[Data on spatial relations]
◆ ◆ ◆ ◆

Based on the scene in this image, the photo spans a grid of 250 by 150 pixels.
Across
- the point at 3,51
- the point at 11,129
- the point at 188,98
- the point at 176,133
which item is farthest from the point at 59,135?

◆ ◆ ◆ ◆

◆ STATED EXERCISE
Please copy out every line of the material above, word for word and with nothing changed.

◆ THE COMPLETED TASK
Based on the scene in this image, the photo spans a grid of 250 by 150 pixels.
Across
- the point at 3,51
- the point at 11,129
- the point at 188,98
- the point at 176,133
which item is farthest from the point at 59,135?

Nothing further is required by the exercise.